→ **What is needed**
Return the following from the records below: each line, word for word, starting with the line that contains "SPS4 Students will" and going on through the line that contains "Trappes (Météo-France)", with nothing outside that range.

Provided data Block Start

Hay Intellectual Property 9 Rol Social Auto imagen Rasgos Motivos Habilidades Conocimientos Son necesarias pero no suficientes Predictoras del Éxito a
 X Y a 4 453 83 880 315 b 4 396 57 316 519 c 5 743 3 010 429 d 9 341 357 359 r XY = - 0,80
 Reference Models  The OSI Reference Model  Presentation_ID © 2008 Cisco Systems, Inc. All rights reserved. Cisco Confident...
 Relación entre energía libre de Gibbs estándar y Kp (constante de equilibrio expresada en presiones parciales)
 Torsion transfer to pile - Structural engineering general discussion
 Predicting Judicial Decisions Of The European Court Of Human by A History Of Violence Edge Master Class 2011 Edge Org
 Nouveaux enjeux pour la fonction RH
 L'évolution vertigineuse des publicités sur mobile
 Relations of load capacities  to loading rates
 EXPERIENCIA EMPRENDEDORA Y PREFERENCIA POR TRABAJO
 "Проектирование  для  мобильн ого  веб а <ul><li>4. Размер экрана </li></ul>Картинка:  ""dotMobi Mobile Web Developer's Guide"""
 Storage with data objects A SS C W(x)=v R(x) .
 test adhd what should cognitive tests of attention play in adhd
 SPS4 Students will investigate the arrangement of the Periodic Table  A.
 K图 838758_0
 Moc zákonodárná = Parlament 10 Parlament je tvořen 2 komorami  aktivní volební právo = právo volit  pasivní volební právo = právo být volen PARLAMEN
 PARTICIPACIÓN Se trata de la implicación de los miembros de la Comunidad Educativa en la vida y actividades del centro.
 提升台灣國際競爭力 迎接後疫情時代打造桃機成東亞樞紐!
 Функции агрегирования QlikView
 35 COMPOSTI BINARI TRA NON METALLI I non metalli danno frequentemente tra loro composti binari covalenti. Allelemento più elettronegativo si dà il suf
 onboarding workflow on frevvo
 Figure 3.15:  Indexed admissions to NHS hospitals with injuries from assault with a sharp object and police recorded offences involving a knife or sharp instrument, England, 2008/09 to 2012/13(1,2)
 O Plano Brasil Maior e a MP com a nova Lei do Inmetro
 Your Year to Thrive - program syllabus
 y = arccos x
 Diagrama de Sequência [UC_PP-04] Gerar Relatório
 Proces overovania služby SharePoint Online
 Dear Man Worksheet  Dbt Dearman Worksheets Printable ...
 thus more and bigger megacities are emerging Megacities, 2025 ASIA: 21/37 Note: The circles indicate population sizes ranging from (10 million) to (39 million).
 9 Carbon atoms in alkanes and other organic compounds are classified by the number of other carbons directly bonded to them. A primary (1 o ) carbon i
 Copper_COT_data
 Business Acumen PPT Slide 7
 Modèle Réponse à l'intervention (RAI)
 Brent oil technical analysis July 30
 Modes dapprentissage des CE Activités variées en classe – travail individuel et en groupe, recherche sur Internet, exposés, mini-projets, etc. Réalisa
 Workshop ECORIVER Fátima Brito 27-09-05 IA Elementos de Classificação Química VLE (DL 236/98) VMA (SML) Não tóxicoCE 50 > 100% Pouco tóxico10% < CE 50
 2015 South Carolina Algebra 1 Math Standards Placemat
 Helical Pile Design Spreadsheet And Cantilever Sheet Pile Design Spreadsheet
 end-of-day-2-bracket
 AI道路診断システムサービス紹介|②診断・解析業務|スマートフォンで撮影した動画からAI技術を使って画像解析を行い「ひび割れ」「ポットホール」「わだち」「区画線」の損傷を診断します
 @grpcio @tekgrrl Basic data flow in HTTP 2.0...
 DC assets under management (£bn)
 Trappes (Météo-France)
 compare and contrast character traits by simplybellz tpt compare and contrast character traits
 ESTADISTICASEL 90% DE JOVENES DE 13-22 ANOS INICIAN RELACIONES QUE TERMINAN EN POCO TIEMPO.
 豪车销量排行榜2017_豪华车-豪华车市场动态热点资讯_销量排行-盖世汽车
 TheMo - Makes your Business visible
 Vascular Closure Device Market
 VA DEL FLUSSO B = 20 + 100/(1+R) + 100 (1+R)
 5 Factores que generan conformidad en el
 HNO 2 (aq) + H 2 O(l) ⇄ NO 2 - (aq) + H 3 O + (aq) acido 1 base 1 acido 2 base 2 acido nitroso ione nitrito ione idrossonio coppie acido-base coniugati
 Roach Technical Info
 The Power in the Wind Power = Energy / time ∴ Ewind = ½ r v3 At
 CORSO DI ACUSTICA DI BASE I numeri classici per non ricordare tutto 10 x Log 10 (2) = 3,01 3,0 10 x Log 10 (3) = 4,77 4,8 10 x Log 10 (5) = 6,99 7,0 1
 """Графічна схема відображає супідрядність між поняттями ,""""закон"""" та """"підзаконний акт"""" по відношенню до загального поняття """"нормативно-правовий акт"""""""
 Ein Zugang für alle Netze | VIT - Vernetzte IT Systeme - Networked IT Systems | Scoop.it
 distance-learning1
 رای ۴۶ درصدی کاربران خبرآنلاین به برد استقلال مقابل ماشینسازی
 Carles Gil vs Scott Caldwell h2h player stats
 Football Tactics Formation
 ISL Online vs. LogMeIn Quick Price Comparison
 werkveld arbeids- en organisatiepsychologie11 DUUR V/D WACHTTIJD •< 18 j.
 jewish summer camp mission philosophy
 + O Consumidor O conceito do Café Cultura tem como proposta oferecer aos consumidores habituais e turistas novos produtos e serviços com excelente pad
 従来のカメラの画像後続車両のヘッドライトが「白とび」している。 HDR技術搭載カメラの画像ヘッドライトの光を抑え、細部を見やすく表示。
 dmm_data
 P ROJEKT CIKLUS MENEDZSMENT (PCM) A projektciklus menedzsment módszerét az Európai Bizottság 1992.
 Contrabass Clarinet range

Provided data Block End

→ **Written answer**
 SPS4 Students will investigate the arrangement of the Periodic Table  A.
 K图 838758_0
 Moc zákonodárná = Parlament 10 Parlament je tvořen 2 komorami  aktivní volební právo = právo volit  pasivní volební právo = právo být volen PARLAMEN
 PARTICIPACIÓN Se trata de la implicación de los miembros de la Comunidad Educativa en la vida y actividades del centro.
 提升台灣國際競爭力 迎接後疫情時代打造桃機成東亞樞紐!
 Функции агрегирования QlikView
 35 COMPOSTI BINARI TRA NON METALLI I non metalli danno frequentemente tra loro composti binari covalenti. Allelemento più elettronegativo si dà il suf
 onboarding workflow on frevvo
 Figure 3.15:  Indexed admissions to NHS hospitals with injuries from assault with a sharp object and police recorded offences involving a knife or sharp instrument, England, 2008/09 to 2012/13(1,2)
 O Plano Brasil Maior e a MP com a nova Lei do Inmetro
 Your Year to Thrive - program syllabus
 y = arccos x
 Diagrama de Sequência [UC_PP-04] Gerar Relatório
 Proces overovania služby SharePoint Online
 Dear Man Worksheet  Dbt Dearman Worksheets Printable ...
 thus more and bigger megacities are emerging Megacities, 2025 ASIA: 21/37 Note: The circles indicate population sizes ranging from (10 million) to (39 million).
 9 Carbon atoms in alkanes and other organic compounds are classified by the number of other carbons directly bonded to them. A primary (1 o ) carbon i
 Copper_COT_data
 Business Acumen PPT Slide 7
 Modèle Réponse à l'intervention (RAI)
 Brent oil technical analysis July 30
 Modes dapprentissage des CE Activités variées en classe – travail individuel et en groupe, recherche sur Internet, exposés, mini-projets, etc. Réalisa
 Workshop ECORIVER Fátima Brito 27-09-05 IA Elementos de Classificação Química VLE (DL 236/98) VMA (SML) Não tóxicoCE 50 > 100% Pouco tóxico10% < CE 50
 2015 South Carolina Algebra 1 Math Standards Placemat
 Helical Pile Design Spreadsheet And Cantilever Sheet Pile Design Spreadsheet
 end-of-day-2-bracket
 AI道路診断システムサービス紹介|②診断・解析業務|スマートフォンで撮影した動画からAI技術を使って画像解析を行い「ひび割れ」「ポットホール」「わだち」「区画線」の損傷を診断します
 @grpcio @tekgrrl Basic data flow in HTTP 2.0...
 DC assets under management (£bn)
 Trappes (Météo-France)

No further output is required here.